Amendments to the Seychelles International Business Companies Act
The main amendments under this Amendment Act are as follows:
1. Removal of public access to filed Register of Directors
Under the previous provisions of the IBC Act, the copies of Register of Directors filed with the Registrar would have become public on 1st December, 2018. The Amendment Act removes public access to the filed Register of Directors and grants access only in following instances:
(a) in obedience to a court order
(b) when compelled by the enforcement of any law (e.g. the Financial Intelligence Unit under the Anti‐Money Laundering Act and the General Commissioner under the Revenue Administration Act)
(c) to the registered agent of a company to which the register relates
(d) to a specified third party upon authorisation of the registered agent or a director of a company to which the register relates.
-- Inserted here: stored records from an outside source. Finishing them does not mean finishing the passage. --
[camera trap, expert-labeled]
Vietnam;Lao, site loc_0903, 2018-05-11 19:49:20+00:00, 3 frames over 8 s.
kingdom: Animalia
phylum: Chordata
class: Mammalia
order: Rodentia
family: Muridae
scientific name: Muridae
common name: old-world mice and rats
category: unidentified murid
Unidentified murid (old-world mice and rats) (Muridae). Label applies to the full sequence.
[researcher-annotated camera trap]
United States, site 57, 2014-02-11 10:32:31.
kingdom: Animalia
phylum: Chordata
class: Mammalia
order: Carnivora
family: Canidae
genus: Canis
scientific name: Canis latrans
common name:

2. Extension of the powers of the Registrar to restore struck‐off companies
Under the previous provisions of the IBC Act, the Registrar could restore a company to the Register only if the company was struck‐off for failure to pay its annual fee. The new amendments to section 276 empowers the Registrar to also restore companies whose name has been struck‐off in cases where the company:
(a) has ceased to carry on business or is not in operation
(b) has failed to file any notice or document required to be filed under the IBC Act
(c) has failed to have registered agent
(d) has failed to comply with a request made pursuant to the IBC Act or other written law
of Seychelles by the Seychelles Revenue Commission, the Financial Intelligence Unit or the Registrar for a document or information;
(e) has failed keep a register of directors, register of members, register of charges,register of beneficial owners or accounting records required to be kept by it under this Act or any other records required to be kept by it under the IBC Act, or
(f) has failed to pay any penalty fees imposed by the Registrar
3. Extension of time period to compliance with the filling of Register of Directors and obligations relating to Beneficial Owners
The Amendment Act extends the time period for compliance with the fling of the Register of Directors with the Registrar from 12 months to 24 months from the IBC Act commencement date (i.e. until 1st December, 2018) and, in order to regularize the content of the FSA’s Circular No. 6 of 2017, increase the time period for compliance with obligations relating to Beneficial Owners from 12 months to 18 months from the IBC Act commencement date (i.e. until 31st May, 2018).
4. Extension of time period for dissolution of company
Under the previous section 275 of the IBC Act, a company that remains struck off continuously for a period of 5 years is dissolved with effect from the last day of that period. The Amendment Act extends this time period from 5 years to 7 years (note that this period will include any period accumulated under the former Act (i.e. IBC Act, 1994) for former Act companies).